Practical Garbage Collection
Introduction
This is the first part of a series of blog posts I intend to write, whose aim will be to explain how garbage collection works in the real world (in particular, with the JVM). I will cover some theory that I believe is necessary to understand garbage collection enough for practical purposes, but will keep it to a minimum. The motivation is that garbage collection related questions keeps coming up in variety of circumstances, including (for example) on the Cassandra mailing list. The problem when trying to help is that explaining the nuances of garbage collection is too much of an effort to do ad-hoc in a mailing list reply tailored to that specific situation, and you rarely have enough information about the situation to tell someone what their particular problem is caused by.
I hope that this guide will be something I can point to in answering these questions. I hope that it will be detailed enough to be useful, yet easy to digest and non-academic enough for a broad audience.
I very much appreciate any feedback on what I need to clarify, improve, rip out completely, etc.
Much of the information here is not specific to Java. However, in order to avoid constantly invoking generic and abstract terminology, I am going to speak in concrete terms of the Hotspot JVM wherever possible.
Why should anyone have to care about the garbage collector?
That is a good question. The perfect garbage collector would do its job without a human ever noticing that it exists. Unfortunately, there exists no known perfect (whatever perfection means) garbage collection algorithm. Further, the selection of garbage collectors practically available to most people is additionally limited to a subset of garbage collection algorithms that are in fact implemented. (Similarly, malloc
is not perfect either and has its issues, with multiple implementations available with different characteristics. However, this post is not trying to contrast automatic and explicit memory management, although that is an interesting topic.)
The reality is that, as with many technical problems, there are some trade-offs involved. As a rule of thumb, if you’re using the freely available Hotspot based JVM:s (Oracle/Sun, OpenJDK), you mostly notice the garbage collector if you care about latency. If you do not, chances are the garbage collector will not be a bother – other than possibly to select a maximum heap size different from the default.
By latency, in the context of garbage collection, I mean pause times. The garbage collector needs to pause the application sometimes in order to do some of its work; this is often referred to as a stop-the-world pause (the “world” being the observable universe from the perspective of the Java application, or mutator in GC speak (because it is mutating the heap while the garbage collector is trying to collect it). It is important to note that while all practically available garbage collectors impose stop-the-world pauses on the application, the frequency and duration of these pauses vary greatly with the choice of garbage collector, garbage collector settings, and application behavior.
As we shall see, there exists garbage collection algorithms that attempt to avoid the need to ever collect the entire heap in a stop-the-world pause. The reason this is an important property is that if at any point (even if infrequent), you stop the application for a complete collection of the heap, the pause times suffered by the application scale proportionally to the heap size. This is typically the main thing you want to avoid when you care about latency. There are other concerns as well, but this is usually tbe big one.

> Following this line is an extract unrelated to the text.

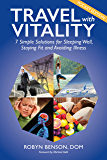 Travel with Vitality: 7 Solutions for Sleeping Well, Staying Fit and Avoiding Illness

Tracing vs. reference counting
You may have heard of reference counting being used (for example, cPython uses a reference counting scheme for most of it’s garbage collection work). I am not going to talk much about it because it is not relevant to JVM:s, except to say two things:
- One property that reference counting garbage collection has is that an object will be known to be unreachable immediately at the point where the last reference is removed.
- Reference counting will not detect as unreachable cyclic data structures, and has some other problems that cause it to not be the end-all be-all garbage collection choice.
The JVM instead uses what is known as a tracing garbage collector. It is called tracing because, at least at an abstract level, the process of identifying garbage involves taking the root set (things like your local variables on your stack or global variables) and tracing a path from those objects to all objects that are directly or indirectly reachable from said root set. Once all reachable (live) objects have been identified, the objects eligible for being freed by the garbage collector have been identified by a proces of elimination.
Basic stop-the-world, mark, sweep, resume
A very simple tracing garbage collector works using the following process:
- Pause the application completely.
- Mark all objects that are reachable (from the root set, see above) by tracing the object graph (i.e., following references recursively).
- Free all objects that were not reachable.
- Resume the application.
In a single-threaded world, this is pretty easy to imagine: The call that is responsible for allocating a new object will either return the new object immediately, or, if the heap is full, initiate the above process to free up space, followed by completing the allocation and returning the object.
None of the JVM garbage collectors work like this. However, it is good to understand this basic form of a garbage collector, as the available garbage collectors are essentially optimizations of the above process.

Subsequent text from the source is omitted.